Translation: find a royal broodmare who won’t mind that her husband sometimes fucks men, as long as she gets the title and I keep the bisexual stuff behind palace doors.
My entire life reduced to a PR strategy with a breeding program attached-another move on their royal chessboard where I’m just the piece they sacrifice for political advantage.
“She’s not what I want,” I snap before my brain can stop my mouth, the words coming out raw and honest-two things that have no place in this room.
Mother’s smile doesn’t even flicker. Botox or emotional death? The eternal question.
“She’s exactly what the country needs,” she replies with subzero coolness. “A stable future. Traditional values. Someone who understands that personal happiness is a luxury we cannot
afford.”
The rest of our “discussion” is just variations on the theme: shut up, smile pretty, marry the duke’s daughter, produce heirs, die inside.
The greatest hits of royal obligation.
By the time I escape to my wing of the palace, I’m vibrating with rage and something that tastes dangerously like defeat.
Gabriel’s waiting in my private sitting room—the one place in this marble mausoleum where we might have privacy.
He’s standing by the window, hands clasped behind his back, looking every inch the professional bodyguard instead of the man who had his tongue down my throat four days ago.
“So,” I try for light, casual, anything but the scream building in my chest. “Guess we’re back where we started. You lurking professionally, me slowly dying of boredom and sexual frustration. Just like old times.”
He turns, and his expression is carefully blank. The mask we both perfected but I thought we’d moved past.

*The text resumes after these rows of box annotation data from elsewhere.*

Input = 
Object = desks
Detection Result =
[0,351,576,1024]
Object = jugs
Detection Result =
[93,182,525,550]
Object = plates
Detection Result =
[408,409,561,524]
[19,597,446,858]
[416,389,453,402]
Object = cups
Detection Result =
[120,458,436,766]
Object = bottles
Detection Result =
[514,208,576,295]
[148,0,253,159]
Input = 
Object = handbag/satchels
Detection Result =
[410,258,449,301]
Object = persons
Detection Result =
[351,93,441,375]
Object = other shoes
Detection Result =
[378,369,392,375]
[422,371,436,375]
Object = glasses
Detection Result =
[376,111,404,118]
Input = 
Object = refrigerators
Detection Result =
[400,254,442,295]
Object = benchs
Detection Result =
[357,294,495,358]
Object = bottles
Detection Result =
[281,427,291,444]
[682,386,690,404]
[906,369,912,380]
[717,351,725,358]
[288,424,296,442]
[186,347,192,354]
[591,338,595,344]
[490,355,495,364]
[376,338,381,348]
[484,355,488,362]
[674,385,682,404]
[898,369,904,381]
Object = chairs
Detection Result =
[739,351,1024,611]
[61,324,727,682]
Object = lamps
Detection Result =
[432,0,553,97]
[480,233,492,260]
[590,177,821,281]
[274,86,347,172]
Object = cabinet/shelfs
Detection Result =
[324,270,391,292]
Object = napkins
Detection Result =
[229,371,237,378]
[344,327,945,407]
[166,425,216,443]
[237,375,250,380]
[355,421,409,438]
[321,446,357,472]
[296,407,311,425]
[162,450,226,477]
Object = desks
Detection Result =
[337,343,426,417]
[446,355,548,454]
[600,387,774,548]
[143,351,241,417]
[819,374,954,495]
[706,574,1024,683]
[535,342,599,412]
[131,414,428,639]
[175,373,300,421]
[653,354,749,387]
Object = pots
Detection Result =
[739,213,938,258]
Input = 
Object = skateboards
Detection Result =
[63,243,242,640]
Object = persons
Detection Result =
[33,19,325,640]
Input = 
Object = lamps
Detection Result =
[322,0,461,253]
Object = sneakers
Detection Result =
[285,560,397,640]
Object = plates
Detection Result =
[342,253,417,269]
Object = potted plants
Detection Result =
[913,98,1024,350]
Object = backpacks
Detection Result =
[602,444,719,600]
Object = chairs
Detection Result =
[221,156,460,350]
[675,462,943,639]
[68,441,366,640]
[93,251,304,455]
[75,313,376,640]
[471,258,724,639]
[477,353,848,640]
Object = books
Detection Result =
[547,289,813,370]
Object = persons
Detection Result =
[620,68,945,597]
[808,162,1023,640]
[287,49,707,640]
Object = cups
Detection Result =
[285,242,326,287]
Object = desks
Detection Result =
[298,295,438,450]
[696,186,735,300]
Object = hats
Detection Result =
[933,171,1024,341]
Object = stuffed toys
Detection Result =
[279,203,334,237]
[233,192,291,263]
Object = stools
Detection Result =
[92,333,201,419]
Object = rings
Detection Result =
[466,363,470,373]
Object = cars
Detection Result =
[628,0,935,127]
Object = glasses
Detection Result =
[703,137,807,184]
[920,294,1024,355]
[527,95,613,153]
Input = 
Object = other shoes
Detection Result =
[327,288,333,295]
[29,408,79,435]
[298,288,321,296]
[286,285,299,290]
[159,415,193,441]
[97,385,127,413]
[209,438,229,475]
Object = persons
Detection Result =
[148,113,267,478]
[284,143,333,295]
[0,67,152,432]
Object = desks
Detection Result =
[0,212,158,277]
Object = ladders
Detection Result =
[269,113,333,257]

“You’re not back where you started,” he says quietly, something apologetic bleeding through the professional tone. “You’re the heir again. The crown prince with a fiancée and a future mapped out in centuries-old tradition.”
“And you?” I step closer, desperate to crack that facade. “What are you in this beautiful dystopia we’re building?”
His voice drops to barely a whisper. “I’m just part of the furniture.”
I walk away without another word, the “furniture” comment embedding itself like a splinter I can’t dig out.
Of course that’s how he sees himself-just another gilded antique in this museum where I’m the main exhibit, both of us decorative pieces arranged for maximum effect, neither of us actually living.
By morning, that splinter has festered into something worse: the horrifying realization that he might be right.